┌─ Source data

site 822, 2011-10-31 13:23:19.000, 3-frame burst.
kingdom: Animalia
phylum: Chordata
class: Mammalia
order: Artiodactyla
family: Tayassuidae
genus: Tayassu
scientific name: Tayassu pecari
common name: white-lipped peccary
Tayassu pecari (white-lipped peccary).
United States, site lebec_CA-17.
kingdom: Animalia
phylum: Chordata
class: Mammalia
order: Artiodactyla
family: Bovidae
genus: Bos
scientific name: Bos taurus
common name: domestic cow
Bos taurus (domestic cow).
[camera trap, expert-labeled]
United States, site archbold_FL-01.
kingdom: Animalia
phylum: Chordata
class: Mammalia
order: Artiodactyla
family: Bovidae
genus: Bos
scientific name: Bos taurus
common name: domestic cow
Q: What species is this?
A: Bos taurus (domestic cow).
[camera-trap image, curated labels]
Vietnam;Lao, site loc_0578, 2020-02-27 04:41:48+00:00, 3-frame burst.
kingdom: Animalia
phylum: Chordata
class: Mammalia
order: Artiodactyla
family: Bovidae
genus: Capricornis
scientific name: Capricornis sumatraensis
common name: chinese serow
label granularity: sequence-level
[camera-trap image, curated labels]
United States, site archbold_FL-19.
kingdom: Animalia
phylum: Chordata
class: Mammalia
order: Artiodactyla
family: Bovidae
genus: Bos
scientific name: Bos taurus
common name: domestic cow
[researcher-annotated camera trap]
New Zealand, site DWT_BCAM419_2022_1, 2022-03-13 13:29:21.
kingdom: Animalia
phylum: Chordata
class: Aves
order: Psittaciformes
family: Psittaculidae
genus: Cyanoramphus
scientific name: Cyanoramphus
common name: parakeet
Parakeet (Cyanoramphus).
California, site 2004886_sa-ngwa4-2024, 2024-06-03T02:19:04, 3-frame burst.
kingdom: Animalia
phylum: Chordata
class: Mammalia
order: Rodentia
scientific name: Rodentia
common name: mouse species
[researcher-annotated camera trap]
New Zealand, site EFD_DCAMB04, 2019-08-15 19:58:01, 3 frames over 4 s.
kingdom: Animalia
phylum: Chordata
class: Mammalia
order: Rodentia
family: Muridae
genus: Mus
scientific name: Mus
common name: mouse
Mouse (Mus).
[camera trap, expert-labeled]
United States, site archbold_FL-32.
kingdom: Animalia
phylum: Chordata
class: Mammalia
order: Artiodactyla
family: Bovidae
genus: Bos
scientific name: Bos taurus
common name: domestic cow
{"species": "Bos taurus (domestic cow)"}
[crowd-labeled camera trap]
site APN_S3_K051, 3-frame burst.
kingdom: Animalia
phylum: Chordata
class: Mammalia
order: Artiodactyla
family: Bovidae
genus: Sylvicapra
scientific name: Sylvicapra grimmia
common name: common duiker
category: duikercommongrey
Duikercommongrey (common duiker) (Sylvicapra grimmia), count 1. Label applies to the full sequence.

└─

Would you output every entry exactly as it was written?

site 822, 2011-10-31 13:23:19.000, 3-frame burst.
kingdom: Animalia
phylum: Chordata
class: Mammalia
order: Artiodactyla
family: Tayassuidae
genus: Tayassu
scientific name: Tayassu pecari
common name: white-lipped peccary
Tayassu pecari (white-lipped peccary).
United States, site lebec_CA-17.
kingdom: Animalia
phylum: Chordata
class: Mammalia
order: Artiodactyla
family: Bovidae
genus: Bos
scientific name: Bos taurus
common name: domestic cow
Bos taurus (domestic cow).
[camera trap, expert-labeled]
United States, site archbold_FL-01.
kingdom: Animalia
phylum: Chordata
class: Mammalia
order: Artiodactyla
family: Bovidae
genus: Bos
scientific name: Bos taurus
common name: domestic cow
Q: What species is this?
A: Bos taurus (domestic cow).
[camera-trap image, curated labels]
Vietnam;Lao, site loc_0578, 2020-02-27 04:41:48+00:00, 3-frame burst.
kingdom: Animalia
phylum: Chordata
class: Mammalia
order: Artiodactyla
family: Bovidae
genus: Capricornis
scientific name: Capricornis sumatraensis
common name: chinese serow
label granularity: sequence-level
[camera-trap image, curated labels]
United States, site archbold_FL-19.
kingdom: Animalia
phylum: Chordata
class: Mammalia
order: Artiodactyla
family: Bovidae
genus: Bos
scientific name: Bos taurus
common name: domestic cow
[researcher-annotated camera trap]
New Zealand, site DWT_BCAM419_2022_1, 2022-03-13 13:29:21.
kingdom: Animalia
phylum: Chordata
class: Aves
order: Psittaciformes
family: Psittaculidae
genus: Cyanoramphus
scientific name: Cyanoramphus
common name: parakeet
Parakeet (Cyanoramphus).
California, site 2004886_sa-ngwa4-2024, 2024-06-03T02:19:04, 3-frame burst.
kingdom: Animalia
phylum: Chordata
class: Mammalia
order: Rodentia
scientific name: Rodentia
common name: mouse species
[researcher-annotated camera trap]
New Zealand, site EFD_DCAMB04, 2019-08-15 19:58:01, 3 frames over 4 s.
kingdom: Animalia
phylum: Chordata
class: Mammalia
order: Rodentia
family: Muridae
genus: Mus
scientific name: Mus
common name: mouse
Mouse (Mus).
[camera trap, expert-labeled]
United States, site archbold_FL-32.
kingdom: Animalia
phylum: Chordata
class: Mammalia
order: Artiodactyla
family: Bovidae
genus: Bos
scientific name: Bos taurus
common name: domestic cow
{"species": "Bos taurus (domestic cow)"}
[crowd-labeled camera trap]
site APN_S3_K051, 3-frame burst.
kingdom: Animalia
phylum: Chordata
class: Mammalia
order: Artiodactyla
family: Bovidae
genus: Sylvicapra
scientific name: Sylvicapra grimmia
common name: common duiker
category: duikercommongrey
Duikercommongrey (common duiker) (Sylvicapra grimmia), count 1. Label applies to the full sequence.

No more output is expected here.